» Required work
Transcribe every line of the listing below without changes, leaving out the pictures.

Extracted listing:
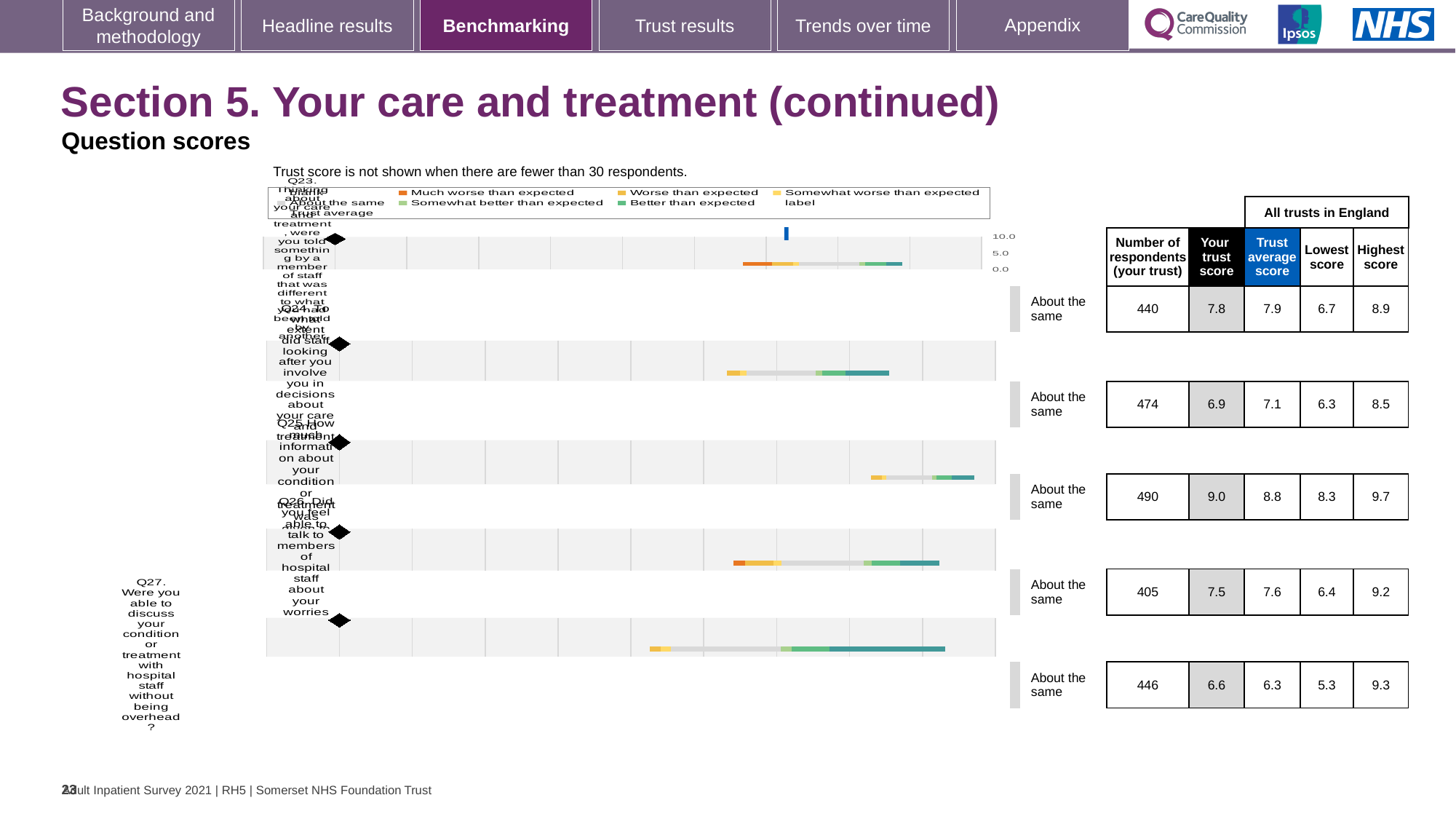
What kind of chart is used to show the question scores on this slide? Bar chart Which question has the highest 'Your trust score'? Q25 What is the lowest score among all trusts in England for Q26 (did you feel able to talk to members of hospital staff about your worries)? 6.4 For Q23, which is larger: 'Your trust score' or the trust average score? Trust average score Which question has the lowest 'Your trust score'? Q27 How many respondents (your trust) are shown for Q24 (to what extent did staff looking after you involve you in decisions about your care and treatment)? 474 What is the 'Your trust score' for Q23 (were you told something by a member of staff that was different to what you had been told by another)? 7.8 What is the trust average score for Q25 (how much information about your condition or treatment was given to you)? 8.8 What is the highest score among all trusts in England for Q27 (were you able to discuss your condition or treatment with hospital staff without being overheard)? 9.3 What benchmark category is shown next to each question's bar on this slide? About the same How many questions are shown in the benchmarking chart on this slide? 5 What is the difference between the trust average score and 'Your trust score' for Q24? 0.2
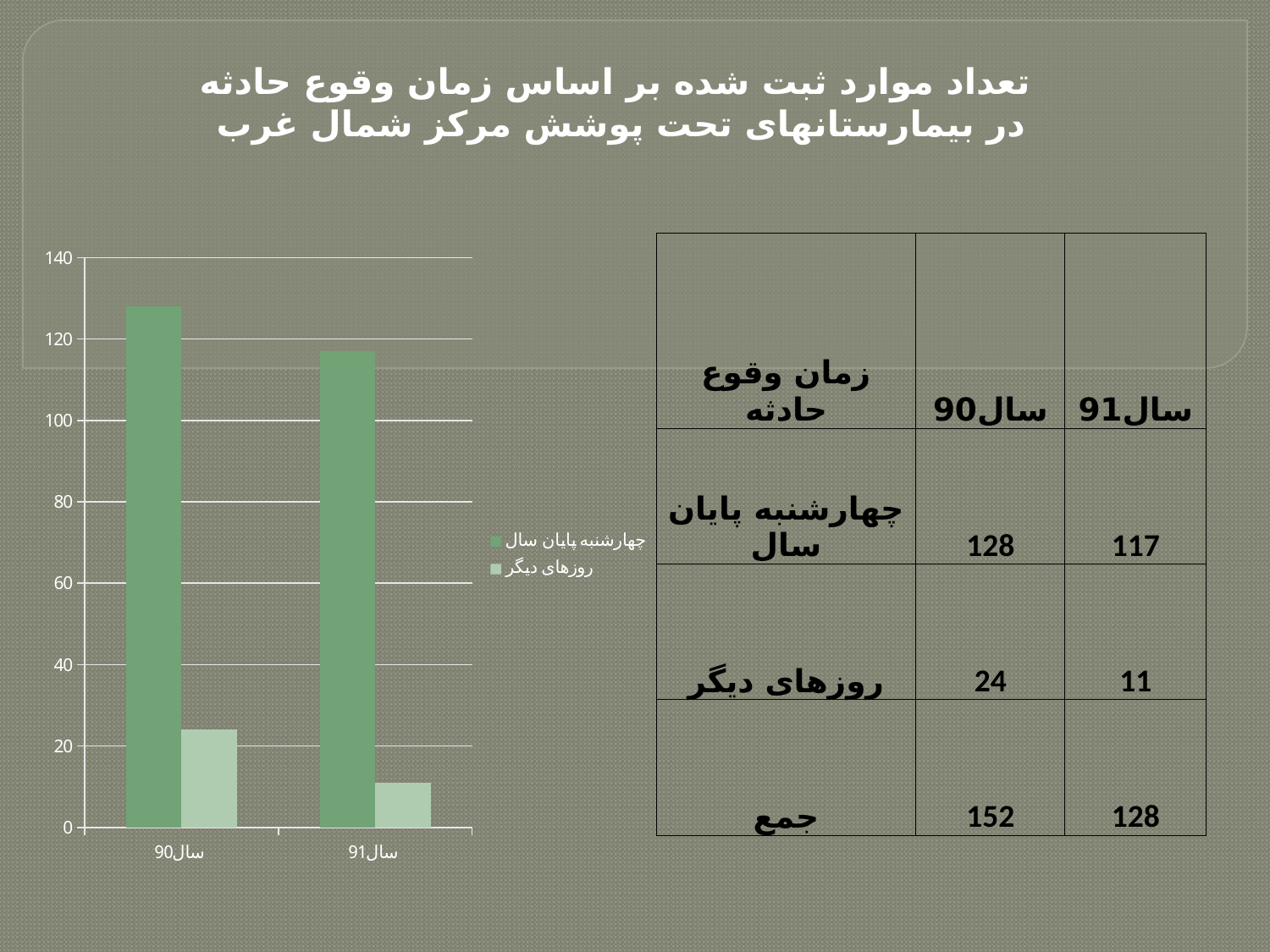
Do the چهارشنبه پایان سال values rise or fall from سال90 to سال91? fall Which year has the higher bar for چهارشنبه پایان سال? سال90 Which series is shown in the lighter green colour in the chart? روزهای دیگر What kind of chart is shown on the slide? bar chart What is the value for چهارشنبه پایان سال in سال90? 128 Which is larger, the روزهای دیگر value for سال90 or for سال91? سال90 Is the value for چهارشنبه پایان سال in سال91 greater or less than 100? greater How many series does the chart legend list? 2 How many categories are shown on the x axis of the chart? 2 What is the difference between the چهارشنبه پایان سال values for سال90 and سال91? 11 What is the value for روزهای دیگر in سال91? 11 Is the value for روزهای دیگر in سال90 greater or less than 40? less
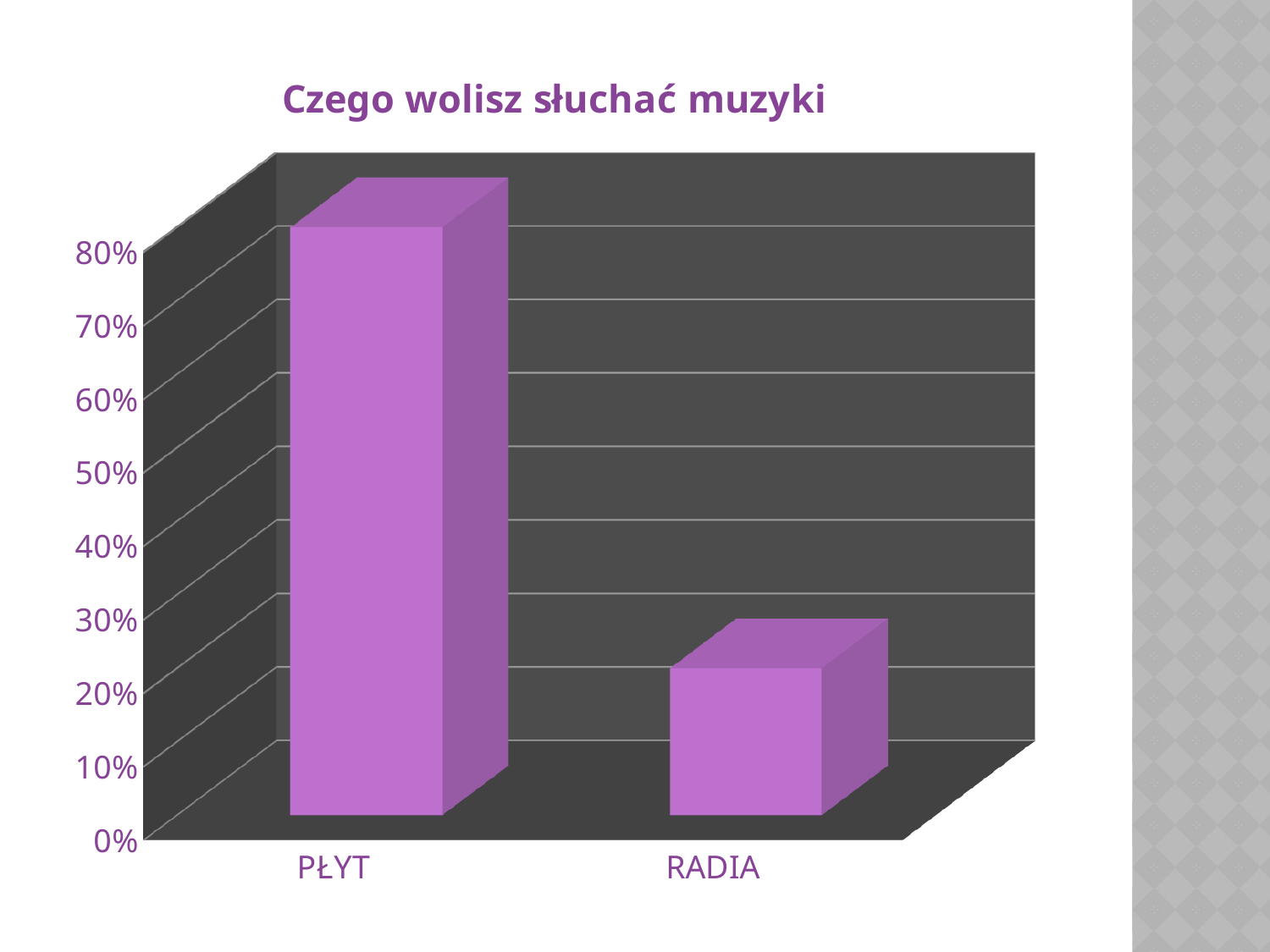
What is the title of the chart? Czego wolisz słuchać muzyki Do the values rise or fall from PŁYT to RADIA along the x axis? fall Which category has the highest value? PŁYT Which is larger, the value for PŁYT or the value for RADIA? PŁYT What colour are the bars in the chart? purple Is the value for PŁYT greater or less than 60%? greater Which category has the lowest value? RADIA How many categories are shown on the x axis? 2 Is the value for PŁYT greater or less than 50%? greater Is the value for RADIA greater or less than 40%? less What kind of chart is shown on the slide? bar chart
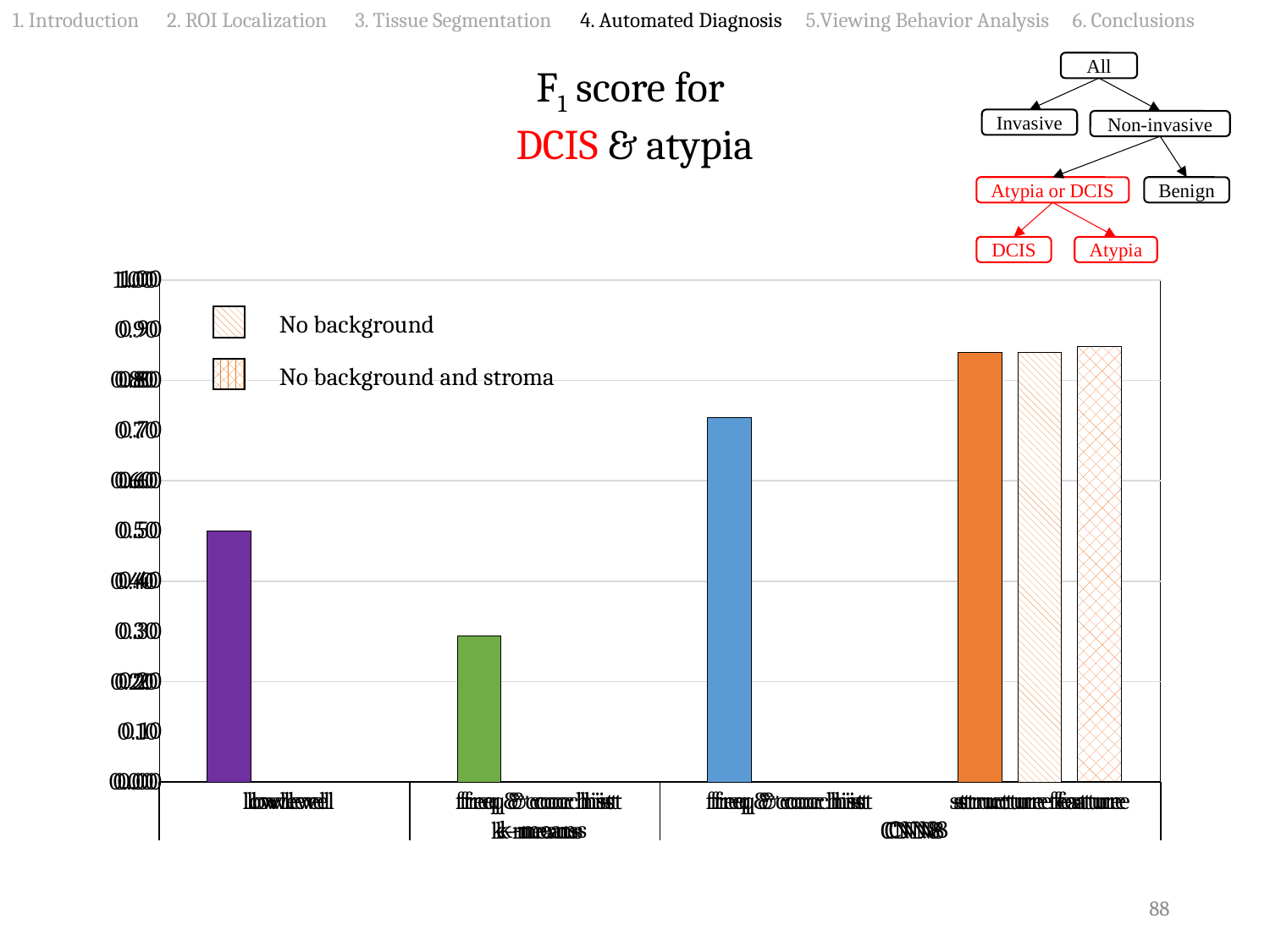
Is the F1 score for low level greater or less than 0.40? greater What is the title of the chart? F1 score for DCIS & atypia How many entries does the chart's legend list? 2 Is the F1 score for freq & cooc hist k-means greater or less than 0.40? less How many categories are shown along the x axis of the chart? 4 Which category has the lowest F1 score in the chart? freq & cooc hist k-means What kind of chart is shown on the slide? bar chart Which has a larger F1 score: low level or freq & cooc hist CNNs? freq & cooc hist CNNs Which category has the highest F1 score in the chart? structure feature Is the F1 score for the solid orange structure feature bar greater or less than 0.80? greater How many bars are plotted in the chart in total? 6 Which has a larger F1 score: low level or freq & cooc hist k-means? low level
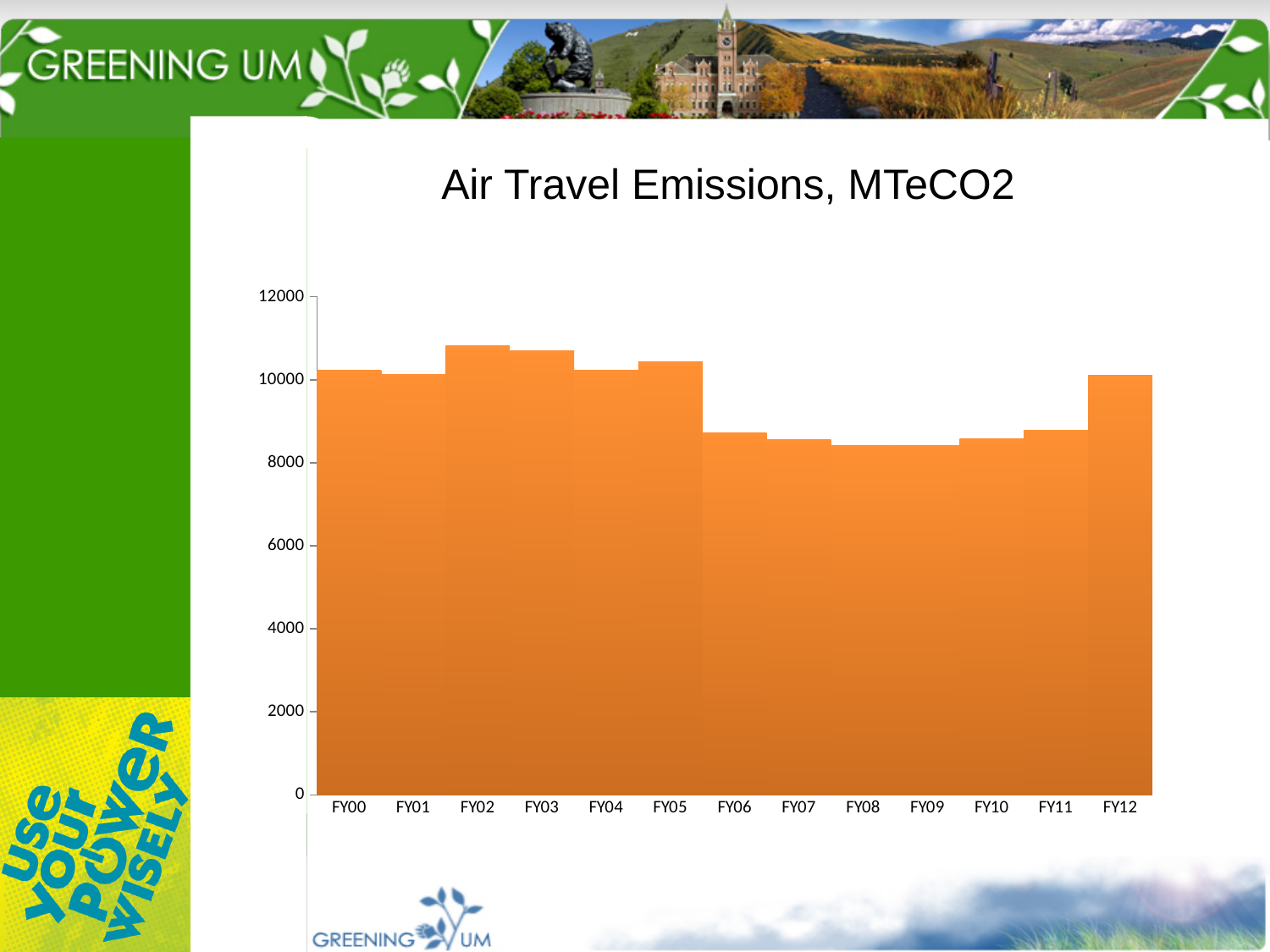
What is the title of the chart? Air Travel Emissions, MTeCO2 Is the value for FY00 greater or less than 10000? greater Which is larger, the value for FY05 or the value for FY06? FY05 Which is larger, the value for FY12 or the value for FY09? FY12 Does the value rise or fall from FY09 to FY12? rise Is the value for FY08 greater or less than 8000? greater Is the value for FY02 greater or less than 10000? greater Does the value rise or fall from FY05 to FY06? fall How many fiscal years are plotted on the x axis? 13 What kind of chart is shown on the slide? bar chart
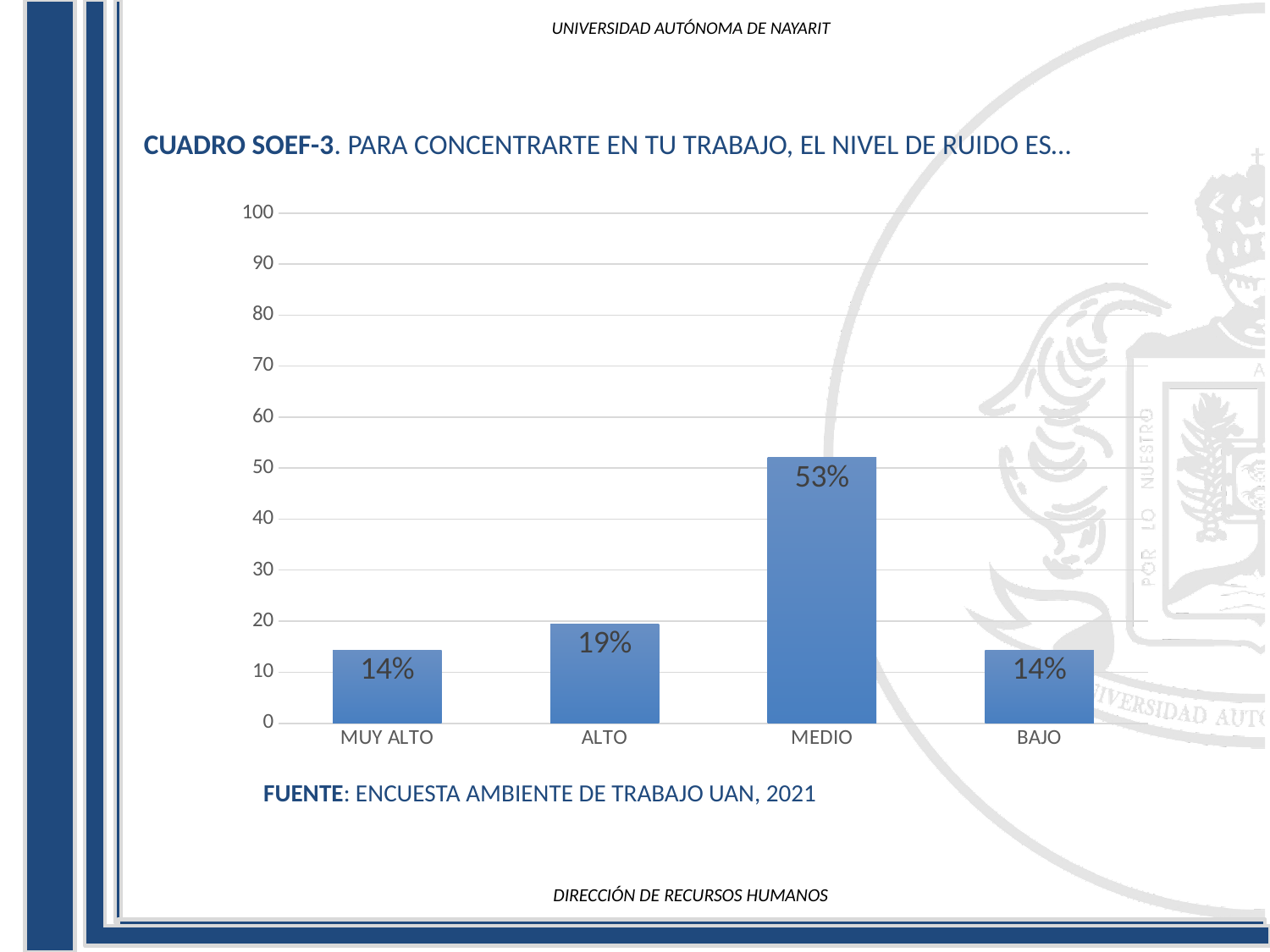
How many categories are shown on the x axis? 4 What is the value for MUY ALTO? 14% What is the difference between the values for ALTO and BAJO? 5% What is the difference between the values for MEDIO and ALTO? 34% Which is larger, the value for ALTO or the value for MUY ALTO? ALTO What is the value for BAJO? 14% What is the source cited below the chart? ENCUESTA AMBIENTE DE TRABAJO UAN, 2021 What is the value for ALTO? 19% What kind of chart is shown on the slide? bar chart Is the value for MEDIO greater or less than 50? greater Which category has the highest value? MEDIO What is the value for MEDIO? 53%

» Final answer
What kind of chart is used to show the question scores on this slide? Bar chart Which question has the highest 'Your trust score'? Q25 What is the lowest score among all trusts in England for Q26 (did you feel able to talk to members of hospital staff about your worries)? 6.4 For Q23, which is larger: 'Your trust score' or the trust average score? Trust average score Which question has the lowest 'Your trust score'? Q27 How many respondents (your trust) are shown for Q24 (to what extent did staff looking after you involve you in decisions about your care and treatment)? 474 What is the 'Your trust score' for Q23 (were you told something by a member of staff that was different to what you had been told by another)? 7.8 What is the trust average score for Q25 (how much information about your condition or treatment was given to you)? 8.8 What is the highest score among all trusts in England for Q27 (were you able to discuss your condition or treatment with hospital staff without being overheard)? 9.3 What benchmark category is shown next to each question's bar on this slide? About the same How many questions are shown in the benchmarking chart on this slide? 5 What is the difference between the trust average score and 'Your trust score' for Q24? 0.2
Do the چهارشنبه پایان سال values rise or fall from سال90 to سال91? fall Which year has the higher bar for چهارشنبه پایان سال? سال90 Which series is shown in the lighter green colour in the chart? روزهای دیگر What kind of chart is shown on the slide? bar chart What is the value for چهارشنبه پایان سال in سال90? 128 Which is larger, the روزهای دیگر value for سال90 or for سال91? سال90 Is the value for چهارشنبه پایان سال in سال91 greater or less than 100? greater How many series does the chart legend list? 2 How many categories are shown on the x axis of the chart? 2 What is the difference between the چهارشنبه پایان سال values for سال90 and سال91? 11 What is the value for روزهای دیگر in سال91? 11 Is the value for روزهای دیگر in سال90 greater or less than 40? less
What is the title of the chart? Czego wolisz słuchać muzyki Do the values rise or fall from PŁYT to RADIA along the x axis? fall Which category has the highest value? PŁYT Which is larger, the value for PŁYT or the value for RADIA? PŁYT What colour are the bars in the chart? purple Is the value for PŁYT greater or less than 60%? greater Which category has the lowest value? RADIA How many categories are shown on the x axis? 2 Is the value for PŁYT greater or less than 50%? greater Is the value for RADIA greater or less than 40%? less What kind of chart is shown on the slide? bar chart
Is the F1 score for low level greater or less than 0.40? greater What is the title of the chart? F1 score for DCIS & atypia How many entries does the chart's legend list? 2 Is the F1 score for freq & cooc hist k-means greater or less than 0.40? less How many categories are shown along the x axis of the chart? 4 Which category has the lowest F1 score in the chart? freq & cooc hist k-means What kind of chart is shown on the slide? bar chart Which has a larger F1 score: low level or freq & cooc hist CNNs? freq & cooc hist CNNs Which category has the highest F1 score in the chart? structure feature Is the F1 score for the solid orange structure feature bar greater or less than 0.80? greater How many bars are plotted in the chart in total? 6 Which has a larger F1 score: low level or freq & cooc hist k-means? low level
What is the title of the chart? Air Travel Emissions, MTeCO2 Is the value for FY00 greater or less than 10000? greater Which is larger, the value for FY05 or the value for FY06? FY05 Which is larger, the value for FY12 or the value for FY09? FY12 Does the value rise or fall from FY09 to FY12? rise Is the value for FY08 greater or less than 8000? greater Is the value for FY02 greater or less than 10000? greater Does the value rise or fall from FY05 to FY06? fall How many fiscal years are plotted on the x axis? 13 What kind of chart is shown on the slide? bar chart
How many categories are shown on the x axis? 4 What is the value for MUY ALTO? 14% What is the difference between the values for ALTO and BAJO? 5% What is the difference between the values for MEDIO and ALTO? 34% Which is larger, the value for ALTO or the value for MUY ALTO? ALTO What is the value for BAJO? 14% What is the source cited below the chart? ENCUESTA AMBIENTE DE TRABAJO UAN, 2021 What is the value for ALTO? 19% What kind of chart is shown on the slide? bar chart Is the value for MEDIO greater or less than 50? greater Which category has the highest value? MEDIO What is the value for MEDIO? 53%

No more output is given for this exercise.